Friday, 11 March 2016

Helen Simonson - The Summer Before The War


Rating: 4/5

Review:
An enjoyable novel



This is a very good book in many ways; it is generally well written with some finely-drawn characters and is genuinely moving in places, but I did have some reservations about it.

The story is set in 1914.  Beatrice Nash is a young, unmarried woman whose inheritance is held in trust by a stultifyingly "proper" aunt, but who manages to secure a teaching position in Rye, a small Sussex town.  The story is of her experiences and those of others in the town as the country moves toward the start of the First World War and during the first few months of the War.
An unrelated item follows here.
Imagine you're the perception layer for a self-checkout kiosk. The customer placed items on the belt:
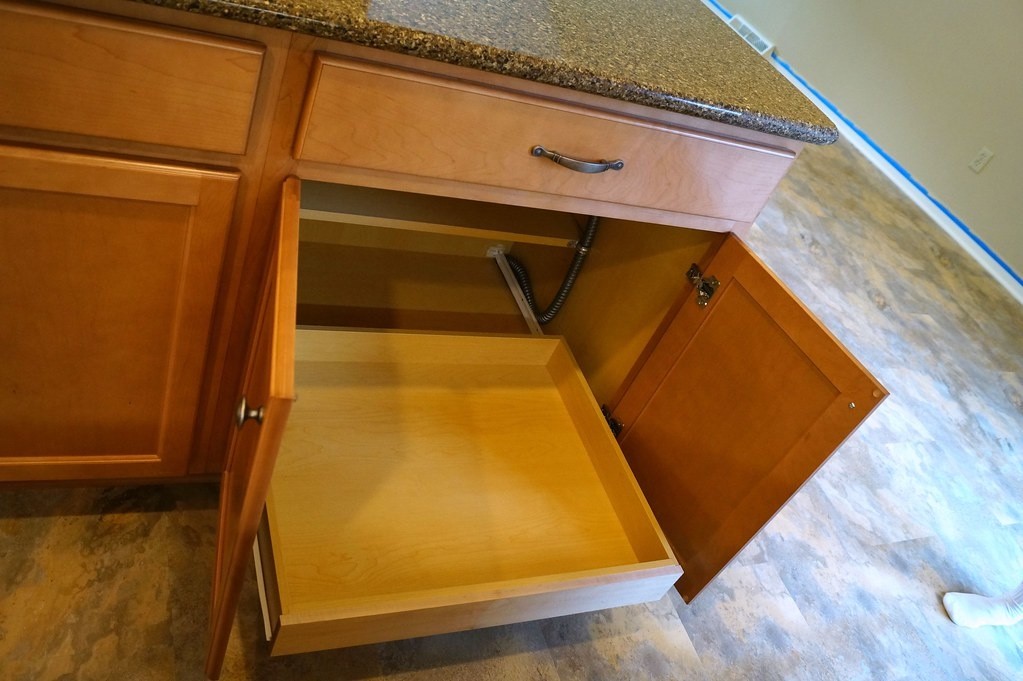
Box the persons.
[943,581,1023,630]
Helen Simonson creates some excellent characters, and manages to make her points about the subjugated position of women and other unjust social attitudes very well.  In Beatrice Nash she creates an intelligent woman with a mind of her own and who is also a believable character of the time.  There is some comedy with strong echoes of Mapp and Lucia – but also a fine portrait of how such petty, self-aggrandizing attitudes can cause terrible human damage.  I very much enjoyed the scarcely-disguised Henry James character, and there is also a lovely Austen-esque love story and some very good passages about the War itself.  Simonson manages to do all this with charm, truth and pathos without ever becoming twee or over-sentimental.

Like many people, I loved major Pettigrew's Last Stand, not least because Helen Simonson's language and setting were pitch-perfect.   Here, she doesn't do quite so well, and in a book so based on manners and the spoken and unspoken ideas of her characters I did find it a bit disconcerting.  Very prim, meticulously-spoken characters say things like "I'll be right there" or "I'll be fine," and the odd Americanism creeps in, like "railroad."  These are modern usages which have no place in Rye in 1914 and it did throw me out of the story somewhat.  I also thought the book was rather too long and could have done with a slightly firmer editorial hand in tightening the narrative.

Reservations aside, though, this is a very enjoyable, readable book with some fine portraits and insights into the meaning of courage, kindness, integrity and fulfilment and I can recommend it.